▸ What the task requires
Read the lines below. Copy out any that hold the string "site".

--- Records ---

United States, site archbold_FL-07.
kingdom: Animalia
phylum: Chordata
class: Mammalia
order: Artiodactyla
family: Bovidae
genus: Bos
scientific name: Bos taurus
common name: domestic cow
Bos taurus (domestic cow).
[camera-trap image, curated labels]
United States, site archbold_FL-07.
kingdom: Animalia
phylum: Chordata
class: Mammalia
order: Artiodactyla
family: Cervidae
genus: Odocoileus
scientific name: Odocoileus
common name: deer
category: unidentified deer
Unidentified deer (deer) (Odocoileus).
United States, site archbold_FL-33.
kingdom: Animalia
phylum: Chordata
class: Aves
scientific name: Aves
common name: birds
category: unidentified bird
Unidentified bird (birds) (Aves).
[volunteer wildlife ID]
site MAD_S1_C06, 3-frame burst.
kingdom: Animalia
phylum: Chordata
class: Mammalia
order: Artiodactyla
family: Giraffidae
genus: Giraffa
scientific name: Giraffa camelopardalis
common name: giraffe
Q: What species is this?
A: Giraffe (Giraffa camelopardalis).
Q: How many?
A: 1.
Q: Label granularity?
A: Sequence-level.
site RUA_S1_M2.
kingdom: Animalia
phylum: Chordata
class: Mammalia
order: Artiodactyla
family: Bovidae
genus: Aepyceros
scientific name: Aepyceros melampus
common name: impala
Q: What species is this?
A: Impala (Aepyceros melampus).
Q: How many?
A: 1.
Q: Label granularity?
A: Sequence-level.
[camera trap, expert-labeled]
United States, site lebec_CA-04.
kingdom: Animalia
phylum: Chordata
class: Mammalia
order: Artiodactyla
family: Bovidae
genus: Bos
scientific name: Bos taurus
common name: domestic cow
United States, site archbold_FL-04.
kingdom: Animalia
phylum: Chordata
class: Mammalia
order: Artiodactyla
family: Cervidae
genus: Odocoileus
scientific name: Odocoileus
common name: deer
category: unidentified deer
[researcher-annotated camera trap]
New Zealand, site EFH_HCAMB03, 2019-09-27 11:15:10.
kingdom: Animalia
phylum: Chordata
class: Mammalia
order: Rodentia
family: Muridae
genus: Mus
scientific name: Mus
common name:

---

▸ Exercise result
United States, site archbold_FL-07.
United States, site archbold_FL-07.
United States, site archbold_FL-33.
site MAD_S1_C06, 3-frame burst.
site RUA_S1_M2.
United States, site lebec_CA-04.
United States, site archbold_FL-04.
New Zealand, site EFH_HCAMB03, 2019-09-27 11:15:10.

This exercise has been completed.